*Source extract*
————
Re: Additional compiler barrier required in sched_preempt_enable_no_resched?

From: Peter Zijlstra
Date: Mon May 16 2016 - 07:01:03 EST


On Mon, May 16, 2016 at 12:55:57PM +0200, Peter Zijlstra wrote:
> You're right in that the 'proper' sequence:
>
> > #define preempt_enable() \
> > do { \
> > barrier(); \
> > if (unlikely(preempt_count_dec_and_test())) \
> > __preempt_schedule(); \
> > } while (0)
>
> > #define preempt_disable() \
> > do { \
> > preempt_count_inc(); \
> > barrier(); \
> > } while (0)
>
> Has a higher chance of succeeding to emit the operations to memory; but
> an even smarter pants compiler might figure doing something like:
>
> if (preempt_count() == 1)
> __preempt_schedule();
>
> is equivalent and emits that instead, not bothering to modify the actual
> variable at all -- the program as specified cannot tell the difference
> etc..

For this to work the call __preempt_schedule() must be obfuscated
though; but I think the thing we do for x86 which turns it into:

asm("call ___preempt_schedule;");

might just be enough for the compiler to get confused about that.

A normal function call would act as a compiler barrier and force the
compiler to emit the memory ops.

Then again, it could maybe do:

if (preempt_count() == 1) {
preempt_count_dec();
__preempt_schedule();
preempt_count_inc();
}

and think it did us a service by 'optimizing' away that memory reference
in the 'fast' path.

Who knows what these compilers get up to ;-)
————
*Raw data*

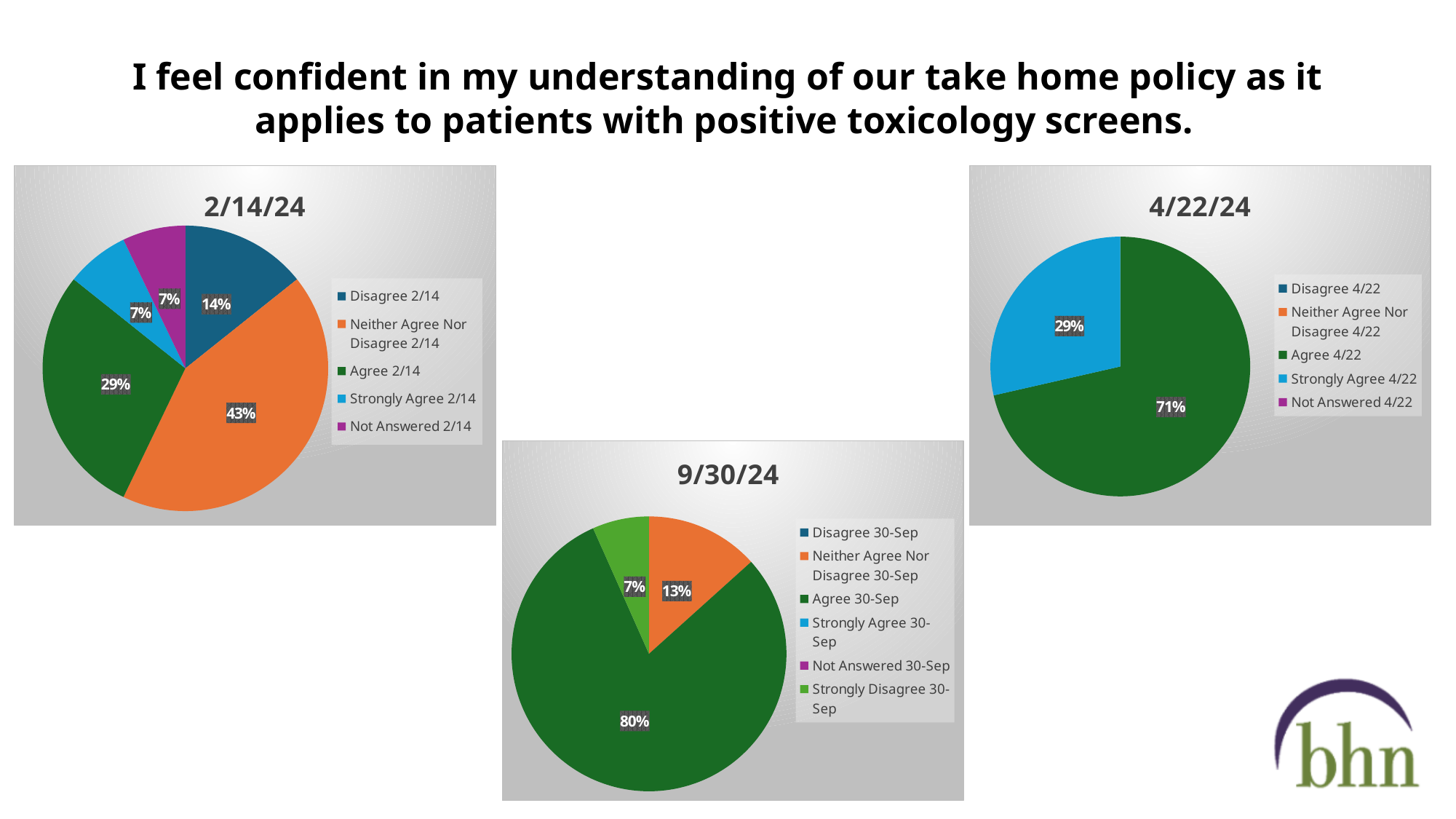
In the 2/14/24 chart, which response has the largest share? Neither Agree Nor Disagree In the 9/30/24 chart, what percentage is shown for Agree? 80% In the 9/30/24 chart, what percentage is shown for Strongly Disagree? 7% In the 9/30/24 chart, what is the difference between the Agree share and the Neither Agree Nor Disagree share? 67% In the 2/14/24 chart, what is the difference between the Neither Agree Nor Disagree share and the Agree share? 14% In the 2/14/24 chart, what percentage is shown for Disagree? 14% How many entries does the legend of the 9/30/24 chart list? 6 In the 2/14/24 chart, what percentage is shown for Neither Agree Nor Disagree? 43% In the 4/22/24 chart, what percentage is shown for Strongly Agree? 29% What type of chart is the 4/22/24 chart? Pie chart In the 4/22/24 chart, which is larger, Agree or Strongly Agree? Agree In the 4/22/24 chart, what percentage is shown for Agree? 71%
————
*Instruction 1*
Rewrite the stretch of the compiler barrier post from "might just be" through "the memory ops.", changing "memory ops" to "memory operations".
*Instruction 2*
In the compiler barrier post, what would a normal function call act as?
The material is separate from the compiler barrier post.

*Problem solution 1*
might just be enough for the compiler to get confused about that.

A normal function call would act as a compiler barrier and force the
compiler to emit the memory operations.

*Problem solution 2*
A compiler barrier, forcing the compiler to emit the memory ops.